> _TO DO_
(1) Decide whether each statement, (a), (b) and (c), agrees with the article on decoding binary data. Answer yes or no for each, and quote the article's deciding words exactly.
(a) The record size is found to be 36 bytes.
(b) The size of the file is a multiple of the record size.
(c) The easiest parts of the file to discover are those that contain numbers.
(2) Reproduce the part of the article on decoding binary data starting at "This is how" and ending at "to uncover it.", with "application" renamed to "program" wherever it occurs.
(3) Continue the article on decoding binary data from its final sentence.

Unlocking the Beauty of Patterns in Binary Data
Software engineers usually don’t deal with binary data directly. Most data is stored in well-known, open-format files and manipulated through libraries that know how to handle them. So bits and bytes are almost never in a developer’s mind. Apparently, they even scare people: all that random, unreadable mess not meant for human consumption…
When working with legacy code you might come up with an obscure binary file with unknown format and need to crack it. Diving into the binary world might present unknown beauty, and making sense of all those bits can be very rewarding. It probably comes from my electronics background, but I do love bits and bytes. I find infinite pleasure in diving into a pool of apparently random data and finding patterns that let me decode it, and make sense of it.
At Corgibytes, I was assigned a project where an application showed data that we knew was stored in a bunch of binary files. We needed to be able to extract that information ourselves directly from the files, but didn’t have their format. I was so excited! I’m always amazed at how people find it surprising that I love that challenge! How can someone not love it? It’s playing detective-archeologist and uncovering the beauty scheme of binary data.
This is how I go about it.
The binary file data
This is an example of some data an application might show us:
|Birthdate||Name||Hobbies||Number of pets|
|12/07/1975||Catalina De la cuesta||Sewing Reading Singing Dancing||1|
|03/24/1985||Gabriel Doe Smith||Sewing Reading Dancing||2|
|02/20/2017||Cathrin Rani Balwinder||Painting Sewing Movies Running||10||06/22/1998||Mikael Gopinatha Levi||Singing Movies||0|
This is the data in the binary file:
See? It doesn’t bite or bark. It’s lovely! Maybe you don’t quite see it yet, but trust me.
All the data the application is showing us is there. We just have to uncover it.
Using the right tool
The first thing I’ll do is open it with a tool that will help me visualize the data both in hexadecimal representation and ascii (human readable) representation. I use Synalyze It! because it has some nice features to build “the grammar,” as they call it.
Creating the grammar
Yes!! We start to see it. The easiest parts to discover are always the parts of the file that contain text. That will help us figure out other things. I will assume, because it looks like it, that the records are stored in fixed-size chunks of data. And measuring the distance between two names can help me confirm that:
Here, you see the distance between the first and the second is
0x24, that is 36 bytes. And that is the same distance between the others. So my assumption was right, and the record size is 36. You could think the size of the file should be a multiple of this number, but it’s usually not the case. In this case, the file size is 164.

> _DATA_
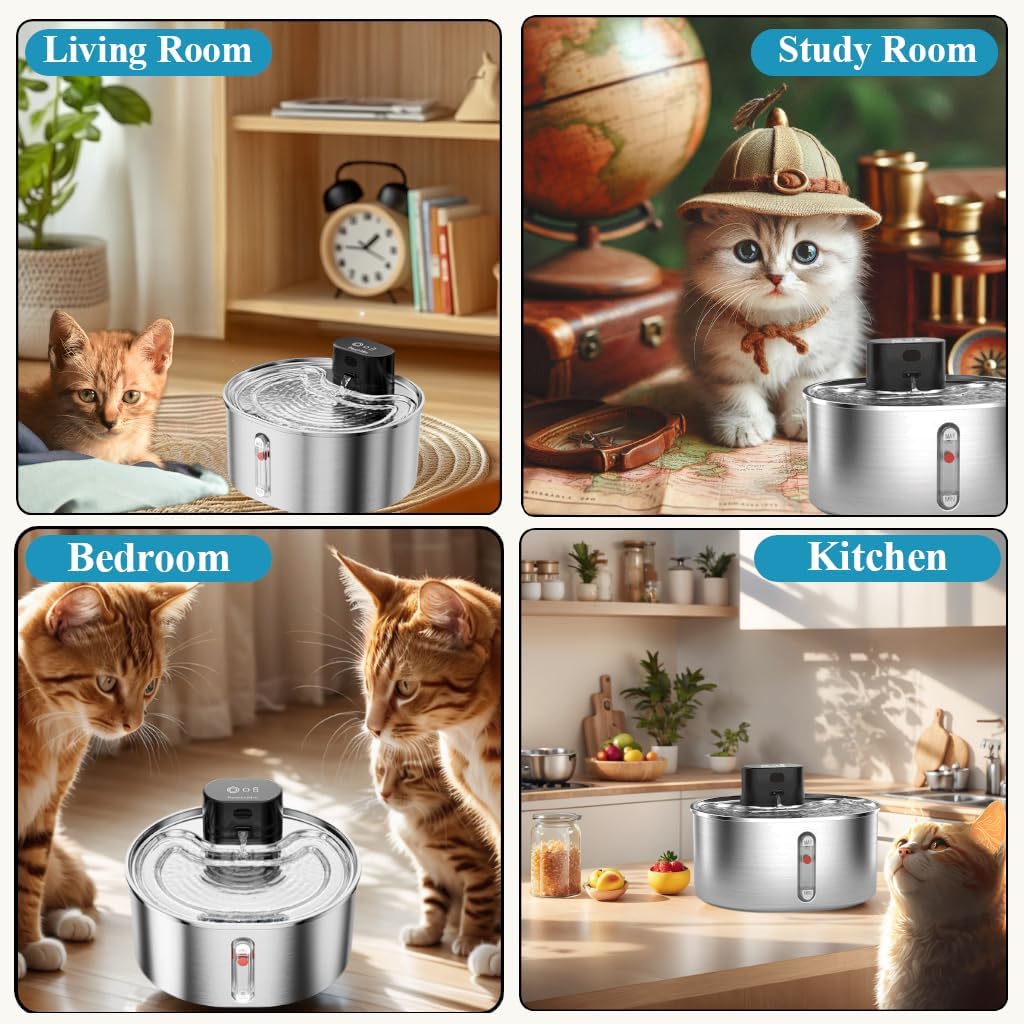 Pumpless Cat Water Fountain Stainless Steel Battery Operated, 108oz/3.2L Wireless Pet Water Fountain, Cordless Automatic Dispenser with 2 Replacement Filters for Cats, Dogs, Multiple Pets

> _RESULTS_
(1)
(a) Yes: "So my assumption was right, and the record size is 36."
(b) No: "You could think the size of the file should be a multiple of this number, but it’s usually not the case. In this case, the file size is 164."
(c) No: "The easiest parts to discover are always the parts of the file that contain text."

(2)
This is how I go about it.
The binary file data
This is an example of some data an program might show us:
|Birthdate||Name||Hobbies||Number of pets|
|12/07/1975||Catalina De la cuesta||Sewing Reading Singing Dancing||1|
|03/24/1985||Gabriel Doe Smith||Sewing Reading Dancing||2|
|02/20/2017||Cathrin Rani Balwinder||Painting Sewing Movies Running||10||06/22/1998||Mikael Gopinatha Levi||Singing Movies||0|
This is the data in the binary file:
See? It doesn’t bite or bark. It’s lovely! Maybe you don’t quite see it yet, but trust me.
All the data the program is showing us is there. We just have to uncover it.

(3)
164 / 36 = 4.555… So, we have four and a half records? That doesn’t make any sense. That’s because what actually happens is that files can have some bytes at the beginning with general information about the table. I call them header bytes. The size of four records is 144, that leaves us 20 bytes. Ah, a round number! I like those. They make me feel confident that this is indeed a header.
I will use the magic of Synalyze It! and start creating my grammar:
It’s beginning to look even more beautiful!
I see that there are some bytes before the name and some after. And I know that somewhere in those bytes I have a date. Sometimes, developers get creative with dates and make up ways to represent them. We will first assume the creator of this file used a standard way to represent dates and hope for the best. Otherwise, this might get TOO interesting.
12/07/1975 converted to Epoch timestamp is 187’142.400 (I used this site to get that value). And that converted to HEX is
0xB279100. Let’s try to find that number in our data… I don’t see it…
Oops, it’s not that easy then.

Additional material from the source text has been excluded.